Ich bin froh, dass ich mit meinen Problemen nicht alleine bin.

IT-Spezialist

Der IT-Spezialist hat während des Gesprächs mit Doris Jehli gemerkt, dass eine vertiefende Besprechung seiner Lage mit der Sozialberatung Sinn macht. Doris Jehli hat für ihn einen Termin bei einer Beraterin reserviert. «Wie fühlst du dich jetzt? Sind die nächsten Schritte klar?» will sie am Schluss des Telefonats wissen.

«Erleichtert. Ich bin froh, dass mir jemand zugehört hat und ich mit meinen Problemen nicht alleine bin. Ich weiss nun, was ich tun muss, damit es mir bald besser geht.»
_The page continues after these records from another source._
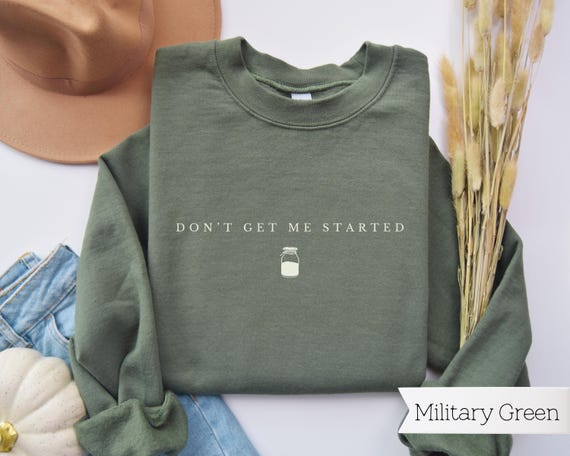 Don't Get Me Started Sourdough Sweatshirt, Funny Sourdough Starter Sweater, Sourdough Gifts, Homestead Bread Making Top, Baking Gift For Her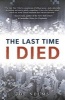 The Last Time I Died (Paperback) - Joe Nelms Photo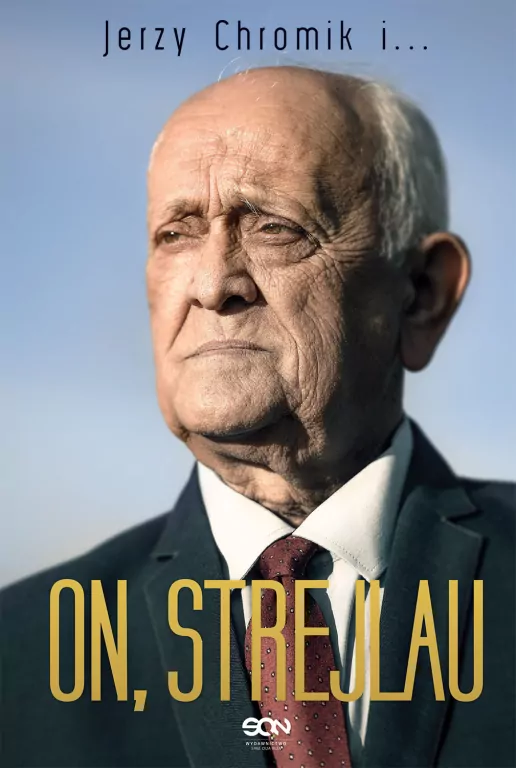 Jerzy Chromik i... On, Strejlau - tantis.pl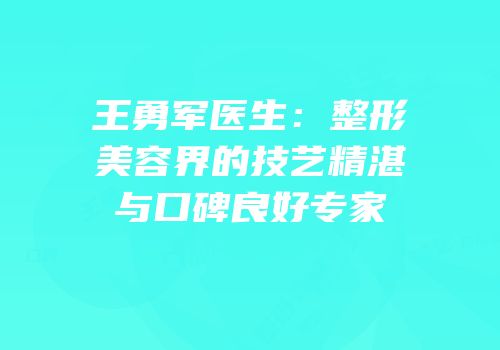 王勇军医生：整形美容界的技艺精湛与口碑良好专家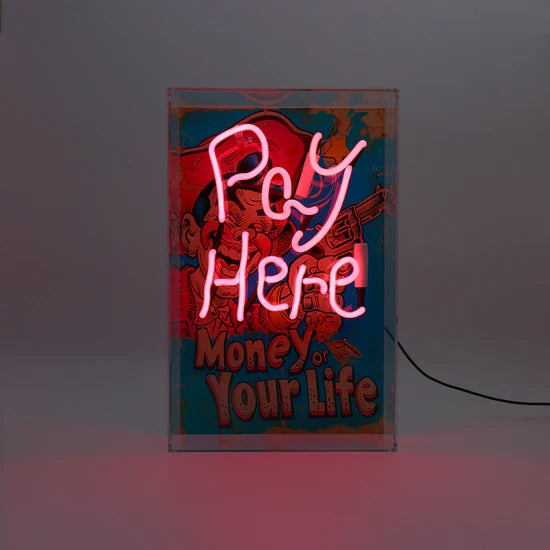 'Pay Here/Money Or Your Life' Glass Neon Sign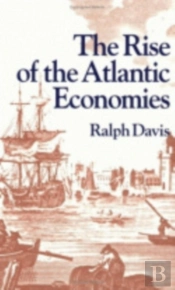 The Rise Of The Atlantic Economies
Die Anlaufstelle Sozialberatung / psychische Gesundheit ist von Montag bis Freitag zwischen 8.00 und 17.00 Uhr besetzt. Es stehen Beratende auf Deutsch, Französisch und Italienisch zur Verfügung. Sind alle Beratenden besetzt, können Anrufende eine Telefonnummer hinterlassen, unter der sie erreichbar sind. Ein Rückruf erfolgt so rasch als möglich.